Pourquoi cette revue est-elle importante ?
Le trouble dépressif majeur (TDM) se caractérise par une humeur dépressive ou une diminution marquée du plaisir ou de l'intérêt pour toutes les activités, ou les deux. Elle a des impacts négatifs sur l'individu et sur la société, souvent sur le long terme. L'un des traitements possibles du TDM est la consommation d'acides gras polyinsaturés n-3 (AGPI n-3), également connus sous le nom d'huiles oméga-3, que l'on trouve naturellement dans les poissons gras, dans certains autres fruits de mer et dans certaines noix et graines. Plusieurs sources de données probantes suggèrent que les AGPI n-3 pourraient avoir un impact sur les symptômes de la dépression, mais les résultats diffèrent les un des autres dans de nombreuses études, ce qui rend difficile le fait de tirer des conclusions.
Quel est le public qui pourrait être intéressé par cette revue ?
Les professionnels de la santé, y compris les médecins généralistes, les psychiatres et les praticiens spécialistes de la santé mentale; les personnes atteintes de TDM et leur entourage.
À quelles questions cette revue cherche-t-elle à répondre ?
Les AGPI n-3, comparés à une alternative, ont-ils un effet sur les symptômes dépressifs, les effets secondaires indésirables, les taux de rémission, la qualité de vie et les taux d'abandon de l'étude, chez les personnes souffrant de TDM ?
Quelles études ont-elles été incluses dans la revue ?
Cette revue est une mise à jour d'un ouvrage antérieur (Appleton 2015), utilisant les mêmes méthodes. Nous avons recherché dans les bases de données scientifiques tous les essais contrôlés randomisés menés chez des adultes souffrant de TDM, dans lesquels les individus recevaient soit des AGPI n-3, soit une alternative, et qui ont été achevés jusqu'en janvier 2021.
Nous avons inclus 35 études pertinentes : 34 d'entre elles, portant sur 1924 personnes, ont comparé les effets des AGPI n-3 à ceux du placebo, et une étude portant sur 40 personnes a comparé les effets des AGPI n-3 à ceux des antidépresseurs. Toutes les études étaient directement pertinentes pour notre revue, mais nous avons considéré que le niveau de confiance des données probantes était faible à très faible.
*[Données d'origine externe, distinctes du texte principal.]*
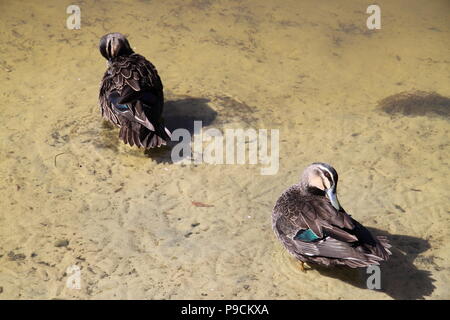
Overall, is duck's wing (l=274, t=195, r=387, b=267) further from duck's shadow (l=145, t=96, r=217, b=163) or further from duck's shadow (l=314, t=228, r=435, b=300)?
duck's shadow (l=145, t=96, r=217, b=163)

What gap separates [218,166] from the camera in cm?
712

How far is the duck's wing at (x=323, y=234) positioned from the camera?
552cm

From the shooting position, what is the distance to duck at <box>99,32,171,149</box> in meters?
7.18

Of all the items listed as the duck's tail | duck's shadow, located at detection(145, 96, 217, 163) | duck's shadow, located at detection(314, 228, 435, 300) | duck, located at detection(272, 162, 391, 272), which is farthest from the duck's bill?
duck's shadow, located at detection(145, 96, 217, 163)

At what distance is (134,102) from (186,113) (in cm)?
91

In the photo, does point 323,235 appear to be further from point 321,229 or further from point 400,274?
point 400,274

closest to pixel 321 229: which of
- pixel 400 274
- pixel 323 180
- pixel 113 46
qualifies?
pixel 323 180

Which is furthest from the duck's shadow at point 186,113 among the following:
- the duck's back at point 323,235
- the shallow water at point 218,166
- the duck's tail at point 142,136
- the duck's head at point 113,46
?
the duck's back at point 323,235

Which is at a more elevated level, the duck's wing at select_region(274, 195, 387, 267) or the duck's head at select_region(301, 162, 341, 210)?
the duck's head at select_region(301, 162, 341, 210)

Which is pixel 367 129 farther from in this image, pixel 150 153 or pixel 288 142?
pixel 150 153

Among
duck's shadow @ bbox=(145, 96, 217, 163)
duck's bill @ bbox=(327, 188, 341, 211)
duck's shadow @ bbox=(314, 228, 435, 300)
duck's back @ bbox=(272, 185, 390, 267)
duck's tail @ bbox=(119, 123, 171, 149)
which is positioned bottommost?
duck's shadow @ bbox=(314, 228, 435, 300)

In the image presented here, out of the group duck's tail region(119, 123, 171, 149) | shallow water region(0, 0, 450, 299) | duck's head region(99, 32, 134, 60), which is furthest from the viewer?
duck's head region(99, 32, 134, 60)

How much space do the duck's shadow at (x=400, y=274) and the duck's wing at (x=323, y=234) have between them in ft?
1.08

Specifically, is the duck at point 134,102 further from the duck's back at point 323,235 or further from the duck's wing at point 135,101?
the duck's back at point 323,235
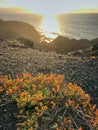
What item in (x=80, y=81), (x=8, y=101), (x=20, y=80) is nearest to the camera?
(x=8, y=101)

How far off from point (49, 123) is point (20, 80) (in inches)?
87.9

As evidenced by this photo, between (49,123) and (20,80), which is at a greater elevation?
(20,80)

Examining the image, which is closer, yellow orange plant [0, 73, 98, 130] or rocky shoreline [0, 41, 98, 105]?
yellow orange plant [0, 73, 98, 130]

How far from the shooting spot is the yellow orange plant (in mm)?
8375

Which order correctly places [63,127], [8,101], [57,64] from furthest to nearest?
1. [57,64]
2. [8,101]
3. [63,127]

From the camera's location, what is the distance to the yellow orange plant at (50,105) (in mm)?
8375

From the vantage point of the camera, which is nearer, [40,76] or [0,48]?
[40,76]

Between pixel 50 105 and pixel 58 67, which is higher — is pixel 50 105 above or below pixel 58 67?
below

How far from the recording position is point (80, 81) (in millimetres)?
11562

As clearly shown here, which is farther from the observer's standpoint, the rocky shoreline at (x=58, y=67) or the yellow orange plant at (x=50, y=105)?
the rocky shoreline at (x=58, y=67)

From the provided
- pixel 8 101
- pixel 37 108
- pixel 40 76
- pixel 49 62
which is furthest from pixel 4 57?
pixel 37 108

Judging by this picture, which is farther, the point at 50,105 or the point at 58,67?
the point at 58,67

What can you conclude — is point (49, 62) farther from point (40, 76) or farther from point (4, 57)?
point (40, 76)

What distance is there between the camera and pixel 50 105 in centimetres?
916
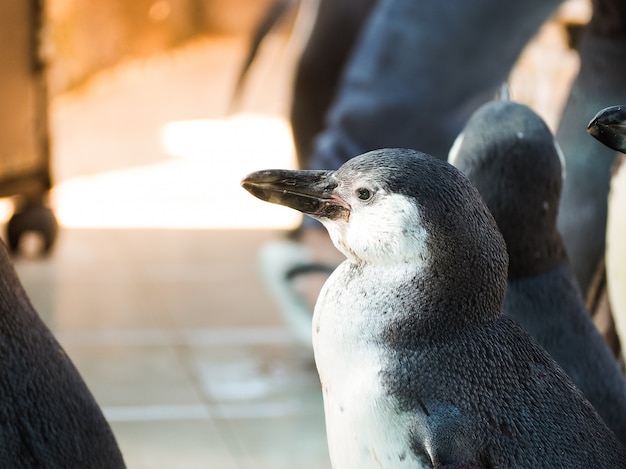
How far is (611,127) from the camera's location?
2.31 ft

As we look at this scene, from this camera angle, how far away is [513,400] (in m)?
0.67

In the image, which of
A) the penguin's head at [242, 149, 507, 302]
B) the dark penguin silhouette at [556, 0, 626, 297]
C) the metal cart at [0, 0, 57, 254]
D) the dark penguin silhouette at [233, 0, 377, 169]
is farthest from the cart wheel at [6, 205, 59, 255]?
the penguin's head at [242, 149, 507, 302]

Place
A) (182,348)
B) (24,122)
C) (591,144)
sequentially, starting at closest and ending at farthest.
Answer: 1. (591,144)
2. (182,348)
3. (24,122)

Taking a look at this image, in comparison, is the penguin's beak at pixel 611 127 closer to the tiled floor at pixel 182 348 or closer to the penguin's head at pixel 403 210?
the penguin's head at pixel 403 210

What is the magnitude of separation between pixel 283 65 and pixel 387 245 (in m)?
6.27

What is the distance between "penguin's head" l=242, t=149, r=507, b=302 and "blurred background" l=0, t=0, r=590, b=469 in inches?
32.4

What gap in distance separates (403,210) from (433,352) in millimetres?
90

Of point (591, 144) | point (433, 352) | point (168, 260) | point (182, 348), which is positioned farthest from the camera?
point (168, 260)

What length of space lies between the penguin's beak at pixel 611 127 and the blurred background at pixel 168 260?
774 mm

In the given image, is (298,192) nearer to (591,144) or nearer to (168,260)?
(591,144)

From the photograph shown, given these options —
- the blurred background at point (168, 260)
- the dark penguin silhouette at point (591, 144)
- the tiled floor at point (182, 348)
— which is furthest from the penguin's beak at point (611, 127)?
the tiled floor at point (182, 348)

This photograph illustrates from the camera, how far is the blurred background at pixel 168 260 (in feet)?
6.34

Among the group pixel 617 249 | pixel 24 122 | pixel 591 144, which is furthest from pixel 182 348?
pixel 617 249

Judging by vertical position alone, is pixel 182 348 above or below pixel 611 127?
below
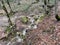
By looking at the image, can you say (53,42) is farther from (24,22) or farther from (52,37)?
(24,22)

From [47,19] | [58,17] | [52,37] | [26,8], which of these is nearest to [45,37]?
[52,37]

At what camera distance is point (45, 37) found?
9.98 metres

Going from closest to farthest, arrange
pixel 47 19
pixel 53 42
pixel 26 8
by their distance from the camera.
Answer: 1. pixel 53 42
2. pixel 47 19
3. pixel 26 8

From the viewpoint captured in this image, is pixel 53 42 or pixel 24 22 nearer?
pixel 53 42

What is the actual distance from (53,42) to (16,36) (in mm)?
2538

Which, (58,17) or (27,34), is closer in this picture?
(27,34)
Quels renseignements les données probantes de cette revue nous apportent-t-elles ?
À l'heure actuelle, nous ne disposons pas de suffisamment de données probantes de qualité élevée pour déterminer les effets des AGPI n-3 en tant que traitement du TDM. Nous avons trouvé un effet bénéfique faible à modeste des AGPI n-3 par rapport au placebo, mais il est peu probable que la taille de cet effet soit significative chez les personnes souffrant de TDM, et nous avons considéré que les données probantes étaient d'un niveau de confiance faible ou très faible, avec de nombreuses différences entre les études. Les données probantes de haute qualité étaient également insuffisantes pour déterminer les effets des AGPI n-3 sur les effets secondaires indésirables ou le nombre de personnes abandonnant les études.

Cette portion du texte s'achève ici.